Also, the FPA’s report (FPA, 2003, pp 5,6) makes the following comments about risk profiling:

  • There is no concrete evidence that any process or method can accurately predict a client’s tolerance to investment risk.
  • The FPA does not prescribe methods Financial Planners ought to use to determine the capacity of their clients to withstand less than expected investment performance. This is a matter of professional judgment.
  • Financial Planners may also choose to assess and to employ methods for assessing each client’s psychological tolerance to risk. The need to do so and the methods employed are a matter for professional judgment.
  • After consultation, the FPA believes that “Risk Profiling” … and resultant pigeon holing, are contrary to the concept of tailored and customized advice. It is yet to be proven that the processes used for categorising clients are robust and that short-term market performance or the current political and economic environment does not affect attitudes. Furthermore, a client’s actual circumstances and objectives may be in conflict with their expressed attitudes and preferences.

For the moment, ignore the above issues and imagine that we have a psychometric test that has been proven to give consistent, valid and reliable results. What do we do with the results?

Do we simply match the person’s score to a predetermined asset allocation? For example, should a “conservative” person be given a 20:80 mix of equities and fixed interest? If this is the case then the next logical step is to select products from the AFS Licensee’s approved product list.

This suggests that giving “appropriate advice” is as simple as administering an approved outsourced psychometric test and using the approved asset allocation based on the psychometric test results to select products from the approved product list. Such a model for giving advice would be ideal for many businesses in that:

  • minimal knowledge would be required by the representative as they make no decisions – they simply sell the process to the client;
  • minimal training and supervision of the representative would be required;
  • the process gives the appearance of ticking the compliance boxes in terms of the form of the process of giving advice;
  • the approach is very marketable to gullible clients; and
  • it allows the AFS Licensee to control the products that are sold.

--- WHAT YOU WILL DO ---
Answer these questions from the text on risk profiling:
(a) According to the FPA's comments, what is there no concrete evidence that any process or method can do?
(b) What mix of equities and fixed interest is offered as an example for a "conservative" person?
(c) From whose approved product list would products be selected?
The material that comes next has no connection to the text on risk profiling.

--- SUPPLIED RECORDS ---
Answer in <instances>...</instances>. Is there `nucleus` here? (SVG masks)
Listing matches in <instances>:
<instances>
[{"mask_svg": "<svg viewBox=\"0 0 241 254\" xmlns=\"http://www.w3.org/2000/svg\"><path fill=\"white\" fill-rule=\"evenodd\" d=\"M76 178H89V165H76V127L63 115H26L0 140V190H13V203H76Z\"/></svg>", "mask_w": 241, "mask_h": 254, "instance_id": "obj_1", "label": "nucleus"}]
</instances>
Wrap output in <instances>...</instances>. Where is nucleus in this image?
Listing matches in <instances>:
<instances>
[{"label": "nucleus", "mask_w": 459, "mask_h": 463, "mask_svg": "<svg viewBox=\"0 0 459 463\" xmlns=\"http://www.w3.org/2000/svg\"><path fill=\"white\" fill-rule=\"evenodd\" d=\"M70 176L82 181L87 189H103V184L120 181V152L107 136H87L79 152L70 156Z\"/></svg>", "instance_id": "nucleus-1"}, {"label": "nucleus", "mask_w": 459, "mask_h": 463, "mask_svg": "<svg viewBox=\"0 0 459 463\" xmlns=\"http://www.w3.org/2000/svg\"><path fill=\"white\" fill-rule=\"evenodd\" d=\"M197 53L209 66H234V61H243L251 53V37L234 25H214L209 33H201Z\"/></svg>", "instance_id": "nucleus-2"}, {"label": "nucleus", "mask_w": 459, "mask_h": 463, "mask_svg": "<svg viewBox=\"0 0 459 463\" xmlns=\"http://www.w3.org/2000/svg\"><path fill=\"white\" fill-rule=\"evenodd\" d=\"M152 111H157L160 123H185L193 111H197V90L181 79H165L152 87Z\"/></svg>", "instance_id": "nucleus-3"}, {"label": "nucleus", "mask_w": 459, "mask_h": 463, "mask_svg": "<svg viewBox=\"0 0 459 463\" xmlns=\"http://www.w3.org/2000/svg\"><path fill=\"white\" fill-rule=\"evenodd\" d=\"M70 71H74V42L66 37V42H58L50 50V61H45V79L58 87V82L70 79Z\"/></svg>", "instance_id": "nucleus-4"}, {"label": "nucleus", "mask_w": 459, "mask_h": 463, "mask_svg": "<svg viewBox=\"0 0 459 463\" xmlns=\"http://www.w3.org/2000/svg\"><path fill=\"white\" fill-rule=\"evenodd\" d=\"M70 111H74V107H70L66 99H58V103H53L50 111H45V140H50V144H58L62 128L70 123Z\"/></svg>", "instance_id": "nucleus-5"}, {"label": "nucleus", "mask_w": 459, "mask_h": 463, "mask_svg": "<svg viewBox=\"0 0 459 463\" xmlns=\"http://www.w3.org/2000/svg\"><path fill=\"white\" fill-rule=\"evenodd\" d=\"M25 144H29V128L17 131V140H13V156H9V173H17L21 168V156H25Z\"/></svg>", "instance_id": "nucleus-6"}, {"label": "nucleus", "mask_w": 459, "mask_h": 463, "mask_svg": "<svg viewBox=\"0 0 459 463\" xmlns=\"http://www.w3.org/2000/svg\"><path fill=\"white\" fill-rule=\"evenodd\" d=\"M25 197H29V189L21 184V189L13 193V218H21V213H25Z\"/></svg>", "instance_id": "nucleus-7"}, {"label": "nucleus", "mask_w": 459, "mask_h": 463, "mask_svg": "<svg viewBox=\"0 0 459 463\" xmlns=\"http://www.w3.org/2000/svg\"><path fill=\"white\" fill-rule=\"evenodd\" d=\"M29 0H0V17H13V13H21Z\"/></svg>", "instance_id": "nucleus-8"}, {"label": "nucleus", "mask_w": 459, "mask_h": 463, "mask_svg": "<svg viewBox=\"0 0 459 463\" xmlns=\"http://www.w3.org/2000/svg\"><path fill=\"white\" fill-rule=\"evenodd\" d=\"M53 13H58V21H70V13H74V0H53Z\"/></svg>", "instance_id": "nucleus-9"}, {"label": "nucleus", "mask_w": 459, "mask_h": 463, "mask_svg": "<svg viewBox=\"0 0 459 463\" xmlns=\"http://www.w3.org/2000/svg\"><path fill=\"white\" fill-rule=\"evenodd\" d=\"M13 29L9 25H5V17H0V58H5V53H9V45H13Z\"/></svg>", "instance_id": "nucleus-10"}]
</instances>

--- SOLUTION FOR THIS PROBLEM ---
(a) Accurately predict a client's tolerance to investment risk.
(b) A 20:80 mix of equities and fixed interest.
(c) The AFS Licensee's.